I think this "ontology" versus "instance data" dichotomy will help clarify our 
discussions.  HOWEVER, there are several circumstances that cause this 
distinction to be blurred:

  - RDF itself makes no distinction between ontologies and instance data (TBox 
and ABox) -- it's all just sets of assertions to RDF.  "Triples 
all the way down."   :)

  - RDF file formats are *not* a reliable indicator of whether a file contains 
an ontology, instance data or a combination of both.  A .rdf file (RDF/XML) can 
hold OWL ontology definitions, as can a .ttl (Turtle) file or any other 
standard RDF serialization.  To add even more confusion, if you're using a tool 
like Protege, the tool might store everything in .owl files, regardless of 
whether the data is acting as 
ontologies or as instance data.   The .owl extension does *not* 
necessarily mean the file contains an ontology (as defined above).
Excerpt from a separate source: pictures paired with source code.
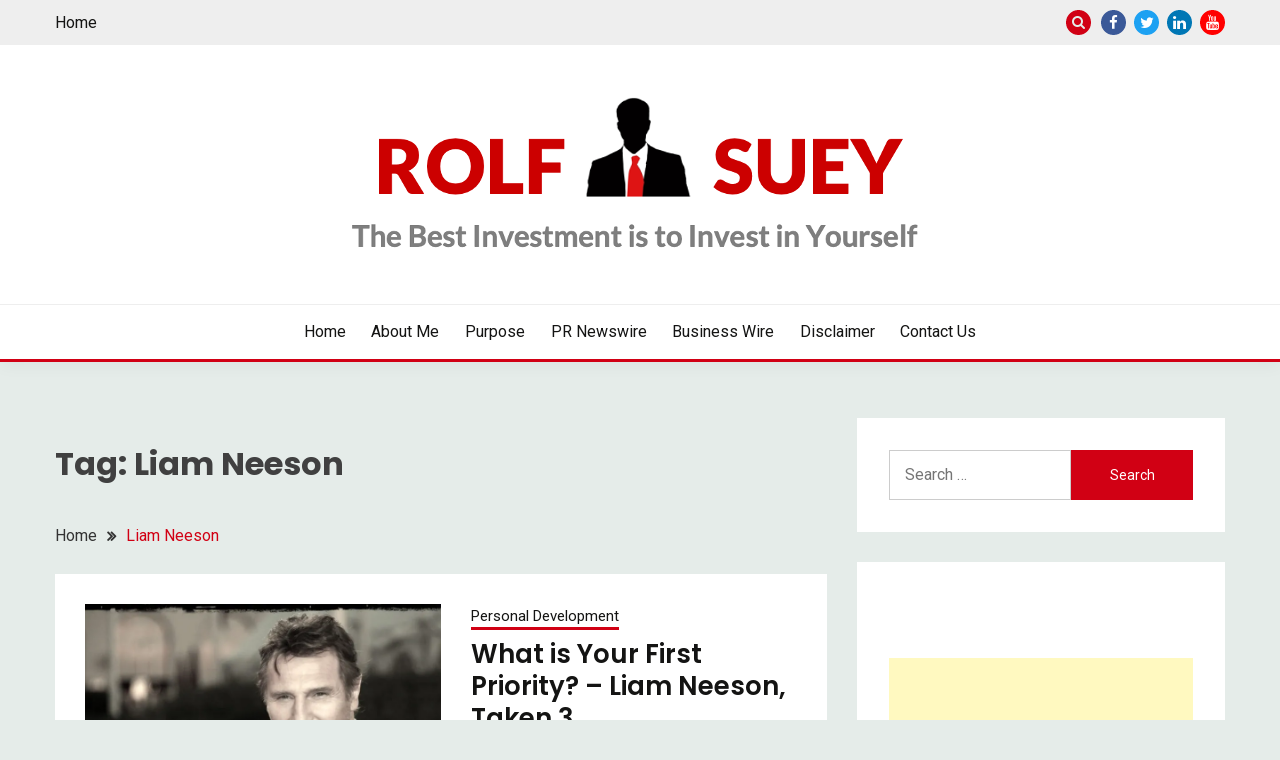

--- FILE ---
content_type: text/html; charset=utf-8
request_url: https://www.google.com/recaptcha/api2/aframe
body_size: 267
content:
<!DOCTYPE HTML><html><head><meta http-equiv="content-type" content="text/html; charset=UTF-8"></head><body><script nonce="SEVqK0koETwViI_wa_4nWA">/** Anti-fraud and anti-abuse applications only. See google.com/recaptcha */ try{var clients={'sodar':'https://pagead2.googlesyndication.com/pagead/sodar?'};window.addEventListener("message",function(a){try{if(a.source===window.parent){var b=JSON.parse(a.data);var c=clients[b['id']];if(c){var d=document.createElement('img');d.src=c+b['params']+'&rc='+(localStorage.getItem("rc::a")?sessionStorage.getItem("rc::b"):"");window.document.body.appendChild(d);sessionStorage.setItem("rc::e",parseInt(sessionStorage.getItem("rc::e")||0)+1);localStorage.setItem("rc::h",'1765407474161');}}}catch(b){}});window.parent.postMessage("_grecaptcha_ready", "*");}catch(b){}</script></body></html>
  - Terms from OWL and RDFS vocabularies can be freely intermingled in an RDF 
document -- and they typically are, especially when that document acts as an 
ontology.

  - FHIR profile definitions can be transmitted in a FHIR payload just as 
patient data can be transmitted.  In that sense a FHIR profile can act like 
instance data, but in its use -- defining extensions and constraining the 
content of other FHIR resources -- it acts more like an ontology.
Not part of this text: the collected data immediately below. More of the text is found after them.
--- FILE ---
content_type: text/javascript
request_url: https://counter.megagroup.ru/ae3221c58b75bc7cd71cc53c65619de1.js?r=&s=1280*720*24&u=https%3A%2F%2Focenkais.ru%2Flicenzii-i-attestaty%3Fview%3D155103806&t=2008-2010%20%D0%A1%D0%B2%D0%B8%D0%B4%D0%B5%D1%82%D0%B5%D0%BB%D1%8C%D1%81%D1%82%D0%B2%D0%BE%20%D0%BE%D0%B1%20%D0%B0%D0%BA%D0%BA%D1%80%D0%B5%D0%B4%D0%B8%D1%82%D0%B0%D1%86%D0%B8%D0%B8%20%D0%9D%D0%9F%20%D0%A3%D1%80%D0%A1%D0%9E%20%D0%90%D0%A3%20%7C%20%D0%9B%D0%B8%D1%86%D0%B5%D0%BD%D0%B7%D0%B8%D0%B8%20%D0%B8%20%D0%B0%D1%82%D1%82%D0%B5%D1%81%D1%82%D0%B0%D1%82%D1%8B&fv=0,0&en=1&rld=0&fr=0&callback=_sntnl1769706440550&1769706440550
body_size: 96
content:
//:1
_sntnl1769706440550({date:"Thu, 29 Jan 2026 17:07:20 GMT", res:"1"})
For FHIR, we need to define both a FHIR *ontology* -- a set of classes and 
properties -- and bi-directional mappings that will convert FHIR
*instance* *data* from FHIR XML or FHIR JSON to FHIR RDF and vice versa.

Because RDF is independent of serialization, file formats and serializations 
are largely irrelevant to our FHIR RDF/ontology effort: 
we'll be producing a FHIR ontology, using standard RDF, RDFS and OWL 
vocabularies, and it can be serialized to any standard RDF format.  For this 
reason, I don't think we should spend much time worrying about what RDF 
serialization to use for the FHIR ontology.  It's pretty much irrelevant.

However, for FHIR RDF *mappings*, for convenience we may choose to define those 
mappings in terms of specific FHIR XML, FHIR JSON and/or FHIR RDF 
serializations.  For example, the Shape Expressions (ShEx) approach that Eric 
Prud'hommeaux demonstrated transforms FHIR *XML* to *Turtle*.  And in the 
JSON-LD approach that I'm investigating, the mapping from JSON-LD to RDF will 
simply be the standard RDF interpretation of the JSON-LD: no additional mapping 
definition will be required.

In summary: (a) RDF serializations can hold a mixture of RDF, RDFS and/or OWL 
-- and they often do; and (b) the serialization format is independent of 
whether the document contains an ontology or instance data or both.